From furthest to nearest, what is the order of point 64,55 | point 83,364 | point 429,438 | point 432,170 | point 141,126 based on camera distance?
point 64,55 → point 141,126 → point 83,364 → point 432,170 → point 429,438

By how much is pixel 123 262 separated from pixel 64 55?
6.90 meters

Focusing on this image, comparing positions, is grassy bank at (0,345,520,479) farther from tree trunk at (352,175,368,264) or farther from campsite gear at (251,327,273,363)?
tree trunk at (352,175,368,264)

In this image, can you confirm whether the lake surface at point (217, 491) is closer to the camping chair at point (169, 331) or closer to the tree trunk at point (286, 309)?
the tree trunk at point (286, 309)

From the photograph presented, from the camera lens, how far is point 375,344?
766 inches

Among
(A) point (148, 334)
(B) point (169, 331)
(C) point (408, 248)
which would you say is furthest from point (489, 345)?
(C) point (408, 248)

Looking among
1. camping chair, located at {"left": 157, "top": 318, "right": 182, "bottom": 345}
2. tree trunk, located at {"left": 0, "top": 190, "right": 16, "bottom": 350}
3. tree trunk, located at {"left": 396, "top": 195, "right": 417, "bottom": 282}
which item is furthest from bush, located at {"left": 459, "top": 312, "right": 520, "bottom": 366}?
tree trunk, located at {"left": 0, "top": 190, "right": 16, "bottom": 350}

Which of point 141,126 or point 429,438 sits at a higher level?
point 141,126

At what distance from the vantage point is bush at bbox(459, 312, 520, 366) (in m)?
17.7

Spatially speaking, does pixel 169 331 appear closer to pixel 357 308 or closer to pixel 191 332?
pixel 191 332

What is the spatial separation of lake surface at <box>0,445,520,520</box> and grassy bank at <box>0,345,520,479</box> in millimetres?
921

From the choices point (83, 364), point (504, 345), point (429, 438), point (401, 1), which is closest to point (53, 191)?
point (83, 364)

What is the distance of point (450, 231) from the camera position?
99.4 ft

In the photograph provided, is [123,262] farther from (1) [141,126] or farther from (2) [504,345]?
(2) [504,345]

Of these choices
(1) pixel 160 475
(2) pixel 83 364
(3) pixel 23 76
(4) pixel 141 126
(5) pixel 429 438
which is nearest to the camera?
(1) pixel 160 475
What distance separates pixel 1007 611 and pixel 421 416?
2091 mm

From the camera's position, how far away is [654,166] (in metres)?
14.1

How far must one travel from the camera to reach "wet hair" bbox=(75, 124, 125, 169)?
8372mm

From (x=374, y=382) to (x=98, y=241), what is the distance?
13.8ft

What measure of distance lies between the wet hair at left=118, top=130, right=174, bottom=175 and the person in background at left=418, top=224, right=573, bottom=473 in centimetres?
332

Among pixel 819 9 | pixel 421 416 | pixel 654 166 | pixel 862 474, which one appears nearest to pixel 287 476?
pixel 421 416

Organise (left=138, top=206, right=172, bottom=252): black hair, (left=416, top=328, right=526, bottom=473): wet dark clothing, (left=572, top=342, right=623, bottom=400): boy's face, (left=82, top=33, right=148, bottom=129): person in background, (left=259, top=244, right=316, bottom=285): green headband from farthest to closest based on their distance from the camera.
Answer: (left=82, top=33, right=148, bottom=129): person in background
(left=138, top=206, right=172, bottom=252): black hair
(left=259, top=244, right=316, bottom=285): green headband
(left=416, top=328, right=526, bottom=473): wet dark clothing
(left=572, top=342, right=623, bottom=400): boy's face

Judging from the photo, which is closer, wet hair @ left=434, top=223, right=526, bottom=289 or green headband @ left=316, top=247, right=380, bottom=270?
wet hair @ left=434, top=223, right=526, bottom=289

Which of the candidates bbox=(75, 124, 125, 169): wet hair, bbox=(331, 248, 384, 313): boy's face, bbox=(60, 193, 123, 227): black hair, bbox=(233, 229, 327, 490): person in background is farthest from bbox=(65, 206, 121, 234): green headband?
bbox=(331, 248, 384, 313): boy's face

········

→ **PROBLEM STATEMENT**
Print every record above exactly as written.

→ **REPLY TO THE TASK**
From furthest to nearest, what is the order of point 64,55 | point 83,364 | point 429,438 | point 432,170 | point 141,126 based on camera distance?
point 64,55 → point 141,126 → point 83,364 → point 432,170 → point 429,438

By how much is pixel 123 262 separated from pixel 64 55?
6.90 meters

Focusing on this image, comparing positions, is grassy bank at (0,345,520,479) farther from tree trunk at (352,175,368,264) or farther from campsite gear at (251,327,273,363)?
tree trunk at (352,175,368,264)

In this image, can you confirm whether the lake surface at point (217, 491) is closer to the camping chair at point (169, 331) or closer to the tree trunk at point (286, 309)?
the tree trunk at point (286, 309)

From the photograph presented, from the camera lens, how far is point 375,344?
766 inches

Among
(A) point (148, 334)
(B) point (169, 331)
(C) point (408, 248)
which would you say is furthest from point (489, 345)?
(C) point (408, 248)

Looking among
1. camping chair, located at {"left": 157, "top": 318, "right": 182, "bottom": 345}
2. tree trunk, located at {"left": 0, "top": 190, "right": 16, "bottom": 350}
3. tree trunk, located at {"left": 396, "top": 195, "right": 417, "bottom": 282}
which item is furthest from bush, located at {"left": 459, "top": 312, "right": 520, "bottom": 366}?
tree trunk, located at {"left": 0, "top": 190, "right": 16, "bottom": 350}

Which of point 141,126 or point 429,438 sits at a higher level?
point 141,126

At what distance from the vantage point is bush at bbox(459, 312, 520, 366) (in m)?
17.7

Spatially speaking, does pixel 169 331 appear closer to pixel 357 308 or closer to pixel 191 332?
pixel 191 332

What is the spatial separation of lake surface at <box>0,445,520,520</box> and grassy bank at <box>0,345,520,479</box> in millimetres?
921

From the choices point (83, 364), point (504, 345), point (429, 438), point (401, 1), which is closest to point (53, 191)?
point (83, 364)

What is the distance of point (450, 231) from the camera position?
99.4 ft

In the photograph provided, is [123,262] farther from (1) [141,126] or farther from (2) [504,345]?
(2) [504,345]

Of these choices
(1) pixel 160 475
(2) pixel 83 364
(3) pixel 23 76
(4) pixel 141 126
(5) pixel 429 438
which is nearest to the camera?
(1) pixel 160 475
What distance separates pixel 1007 611 and pixel 421 416?
2091 mm

From the camera's position, how far away is [654,166] (in metres)?
14.1

How far must one travel from the camera to reach "wet hair" bbox=(75, 124, 125, 169)?
8372mm

From (x=374, y=382) to (x=98, y=241), what is the distance?
13.8ft

What measure of distance lies between the wet hair at left=118, top=130, right=174, bottom=175 and the person in background at left=418, top=224, right=573, bottom=473 in centimetres?
332

Among pixel 819 9 | pixel 421 416 | pixel 654 166 | pixel 862 474, which one appears nearest to pixel 287 476?
pixel 421 416

Organise (left=138, top=206, right=172, bottom=252): black hair, (left=416, top=328, right=526, bottom=473): wet dark clothing, (left=572, top=342, right=623, bottom=400): boy's face, (left=82, top=33, right=148, bottom=129): person in background, (left=259, top=244, right=316, bottom=285): green headband from farthest to closest based on their distance from the camera.
Answer: (left=82, top=33, right=148, bottom=129): person in background
(left=138, top=206, right=172, bottom=252): black hair
(left=259, top=244, right=316, bottom=285): green headband
(left=416, top=328, right=526, bottom=473): wet dark clothing
(left=572, top=342, right=623, bottom=400): boy's face

Judging from the photo, which is closer, wet hair @ left=434, top=223, right=526, bottom=289 or green headband @ left=316, top=247, right=380, bottom=270?
wet hair @ left=434, top=223, right=526, bottom=289

Which of the candidates bbox=(75, 124, 125, 169): wet hair, bbox=(331, 248, 384, 313): boy's face, bbox=(60, 193, 123, 227): black hair, bbox=(233, 229, 327, 490): person in background is farthest from bbox=(65, 206, 121, 234): green headband?
bbox=(331, 248, 384, 313): boy's face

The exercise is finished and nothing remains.